• **TASK TO COMPLETE**: Please pull out the text of every line in the data below, word for word, and leave the pictures out of your answer.

Records excerpted from a collection
>>>

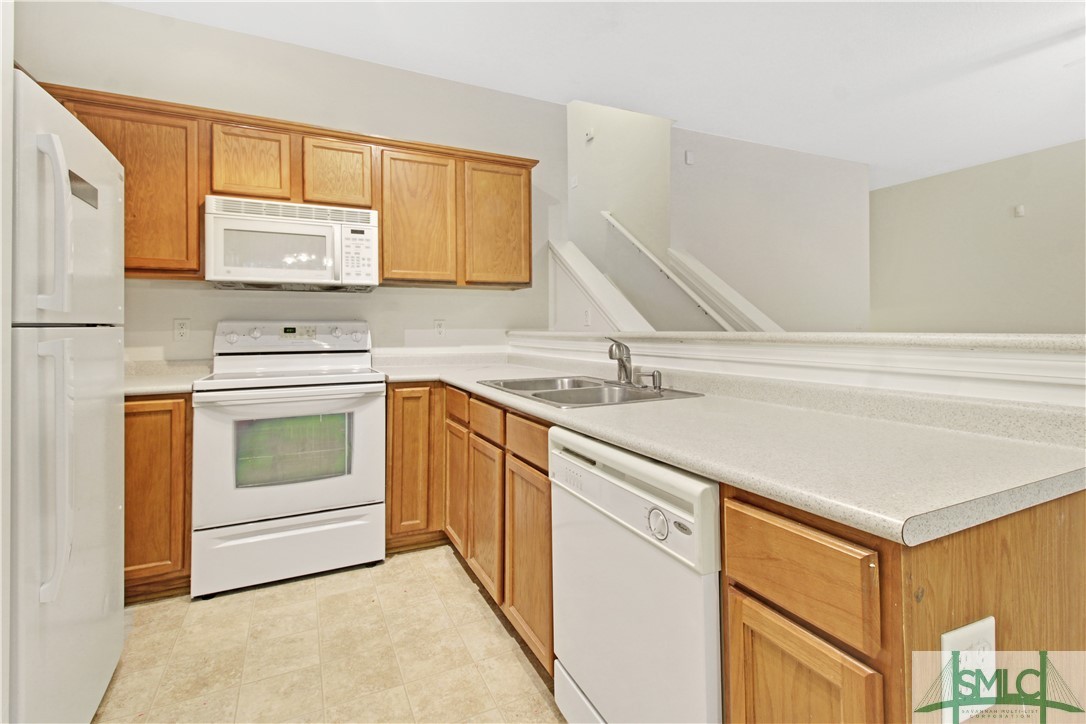 24 Orchid Lane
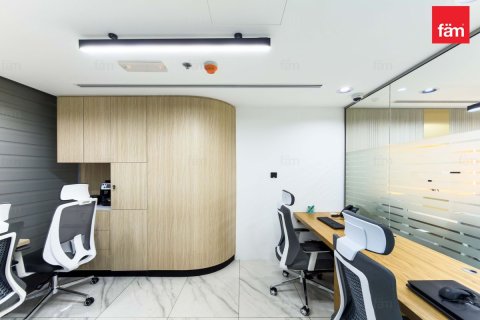 Office de 140.7m² en Dubai, UAE No. 184451 8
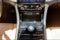 2023 Jeep Grand Cherokee L Summit V8 REAR ENTERTAINMENT
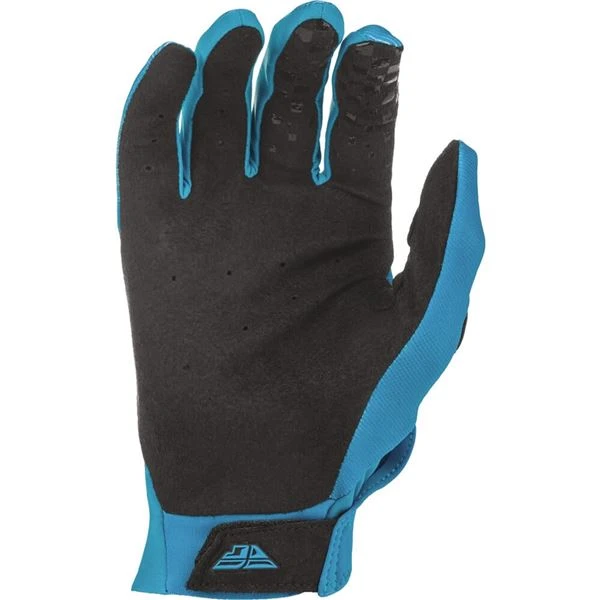 Fly Racing Pro Lite Youth Gloves 7 Fly Racing Pro Lite Youth Gloves - Image 5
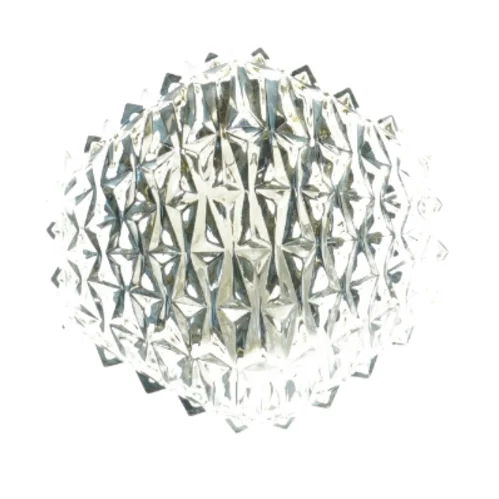 Lampe (str. 19 x 11 cm)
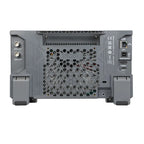 RIGOL DHO914S 4 Channel 125Mhz Digital Oscilloscope High-resolution 1.25GSa/s Sample Rate Built-In Signal Sourcelexso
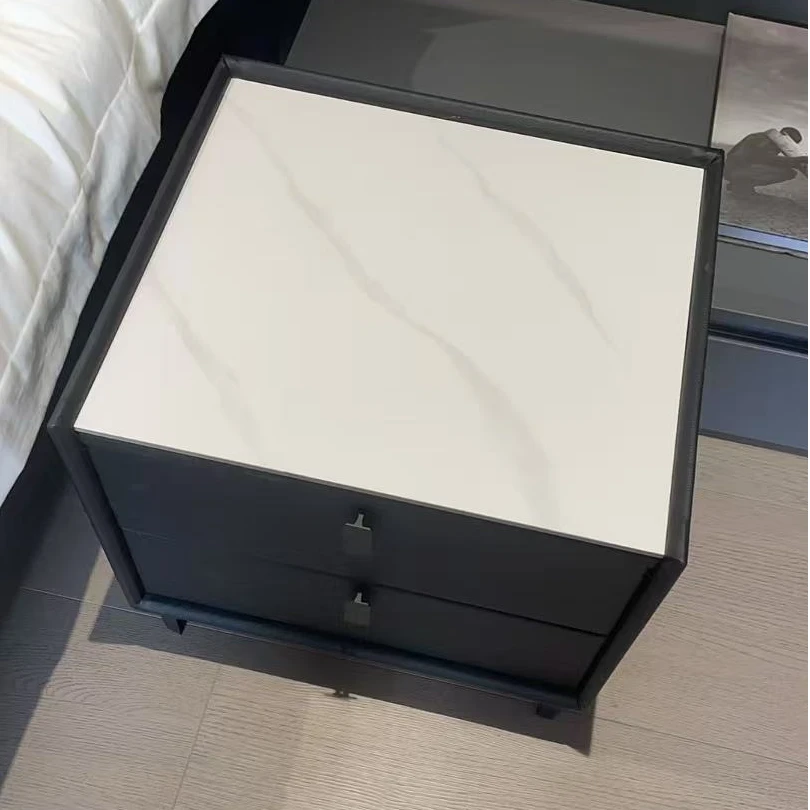 【思凯林】床头柜加购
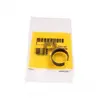 Манжета – кольцо H151629 подходит для John Deere (ORIGINAL)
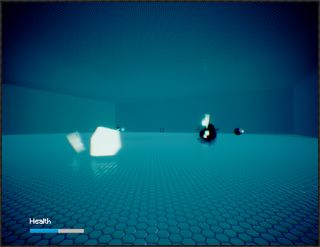 SuperGeoShooter (Premium) - Screenshot 2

<<<

• **EXPECTED ANSWER**:
 24 Orchid Lane
 Office de 140.7m² en Dubai, UAE No. 184451 8
 2023 Jeep Grand Cherokee L Summit V8 REAR ENTERTAINMENT
 Fly Racing Pro Lite Youth Gloves 7 Fly Racing Pro Lite Youth Gloves - Image 5
 Lampe (str. 19 x 11 cm)
 RIGOL DHO914S 4 Channel 125Mhz Digital Oscilloscope High-resolution 1.25GSa/s Sample Rate Built-In Signal Sourcelexso
 【思凯林】床头柜加购
 Манжета – кольцо H151629 подходит для John Deere (ORIGINAL)
 SuperGeoShooter (Premium) - Screenshot 2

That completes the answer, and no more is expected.